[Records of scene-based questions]
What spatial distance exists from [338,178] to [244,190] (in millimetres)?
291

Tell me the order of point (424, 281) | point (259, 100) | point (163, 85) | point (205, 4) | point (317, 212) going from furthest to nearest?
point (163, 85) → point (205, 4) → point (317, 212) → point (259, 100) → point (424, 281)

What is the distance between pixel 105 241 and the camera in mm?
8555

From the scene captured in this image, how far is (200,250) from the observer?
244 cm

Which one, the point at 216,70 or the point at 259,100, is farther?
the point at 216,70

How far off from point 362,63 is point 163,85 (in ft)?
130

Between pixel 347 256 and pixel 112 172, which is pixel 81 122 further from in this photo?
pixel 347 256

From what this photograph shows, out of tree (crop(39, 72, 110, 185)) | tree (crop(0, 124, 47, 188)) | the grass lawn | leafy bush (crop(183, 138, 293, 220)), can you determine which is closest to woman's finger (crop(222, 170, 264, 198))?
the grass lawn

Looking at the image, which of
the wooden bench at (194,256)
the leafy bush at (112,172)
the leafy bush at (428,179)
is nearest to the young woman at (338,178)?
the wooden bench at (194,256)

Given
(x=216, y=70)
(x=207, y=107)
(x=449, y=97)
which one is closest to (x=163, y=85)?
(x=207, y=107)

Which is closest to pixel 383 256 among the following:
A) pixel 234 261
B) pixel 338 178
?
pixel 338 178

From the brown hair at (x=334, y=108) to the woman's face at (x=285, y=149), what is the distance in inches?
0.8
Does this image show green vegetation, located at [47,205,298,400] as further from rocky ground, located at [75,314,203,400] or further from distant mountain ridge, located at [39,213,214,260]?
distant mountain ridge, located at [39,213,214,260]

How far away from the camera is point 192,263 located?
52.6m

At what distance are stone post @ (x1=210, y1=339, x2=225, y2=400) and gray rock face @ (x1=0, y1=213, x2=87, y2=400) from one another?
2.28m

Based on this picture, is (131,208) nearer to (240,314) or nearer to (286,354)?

▶ Work to complete: Express the stretch from the line containing "How far off" through the end of the records as a numbered list, omitting blank lines.

▶ Result below:
1. How far off from point 362,63 is point 163,85 (in ft)?
2. 130
3. Between pixel 347 256 and pixel 112 172, which is pixel 81 122 further from in this photo?
4. pixel 347 256
5. From what this photograph shows, out of tree (crop(39, 72, 110, 185)) | tree (crop(0, 124, 47, 188)) | the grass lawn | leafy bush (crop(183, 138, 293, 220)), can you determine which is closest to woman's finger (crop(222, 170, 264, 198))?
6. the grass lawn
7. Looking at the image, which of
8. the wooden bench at (194,256)
9. the leafy bush at (112,172)
10. the leafy bush at (428,179)
11. is nearest to the young woman at (338,178)?
12. the wooden bench at (194,256)
13. Given
14. (x=216, y=70)
15. (x=207, y=107)
16. (x=449, y=97)
17. which one is closest to (x=163, y=85)?
18. (x=207, y=107)
19. Which is closest to pixel 383 256 among the following:
20. A) pixel 234 261
21. B) pixel 338 178
22. ?
23. pixel 338 178
24. From the brown hair at (x=334, y=108) to the woman's face at (x=285, y=149), what is the distance in inches?
25. 0.8
26. Does this image show green vegetation, located at [47,205,298,400] as further from rocky ground, located at [75,314,203,400] or further from distant mountain ridge, located at [39,213,214,260]?
27. distant mountain ridge, located at [39,213,214,260]
28. How far away from the camera is point 192,263 located?
29. 52.6m
30. At what distance are stone post @ (x1=210, y1=339, x2=225, y2=400) and gray rock face @ (x1=0, y1=213, x2=87, y2=400) from one another?
31. 2.28m
32. Based on this picture, is (131,208) nearer to (240,314) or nearer to (286,354)?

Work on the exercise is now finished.